Lately, I have heard people indirectly talk about three different purposes for theology. The first is one of preserving the truth and continuing church tradition. The second is to try to see God better and the last is to enjoy God.
In my personal experience, the reformed tradition of Christian theology consistently promotes the first purpose. Other theological traditions may hold to this view, but reformed people tend to promote this purpose vigorously.
The second view is found in my personal journey with other students at Taylor. In our class discussions and paper writings, I have noticed that we have been clawing at the doors of mystery, looking for the lock and key so we can get in and see more of God.
The last view was opened to me by a friend who explained that because we have the blood of Christ and Christ lives in us, we have nothing to fear when doing theology. Rather, we have so much to enjoy.
These three views of the purpose of theology often try to contradict each other though no logical contradiction exists. There is no contradiction in carrying on the tradition of truth and enjoying truth. Nor is there a contradiction in trying to see God and enjoy God.

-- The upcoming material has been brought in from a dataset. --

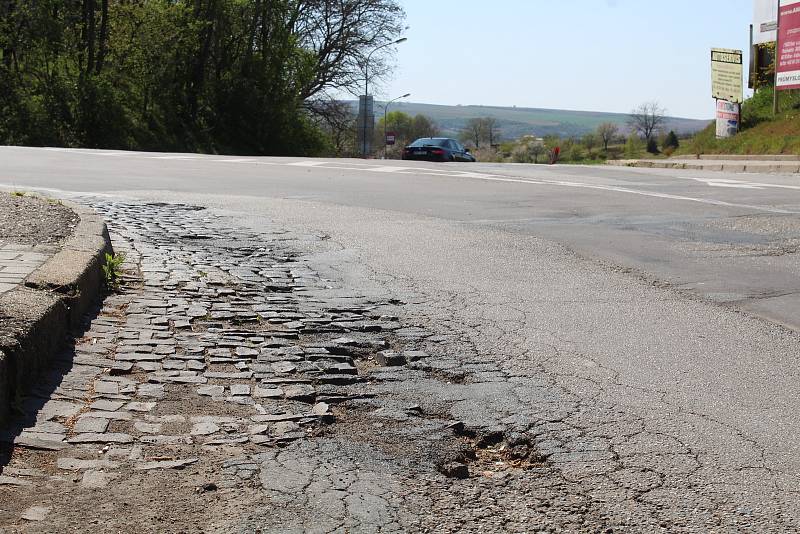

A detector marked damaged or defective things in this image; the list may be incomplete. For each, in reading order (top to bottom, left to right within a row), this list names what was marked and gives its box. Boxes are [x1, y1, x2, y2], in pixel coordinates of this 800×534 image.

damaged road surface [0, 150, 796, 532]
cracked asphalt [1, 149, 800, 532]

Often those who carry these individual purposes add on personal vices that inhibit their ability to appreciate the other two purposes. Those who claim to carry the truth often are afraid of trying to discover new truths that seem, in the words of C.S. Lewis, “puzzling or repellent.” Those who are trying to find that key hole to see God often are frightened of not finding it. They are needlessly weighted down by the anxiety of ignorance. Lastly, those who attempt to think theology is for the enjoyment of God look down on the past. They see tradition as something broken-down and impersonal. The first one is cowardness, the second is depression and the last is “chronological snobbery.” All three of these vices are not fit for God’s holy people and put a veil over the value each purpose has.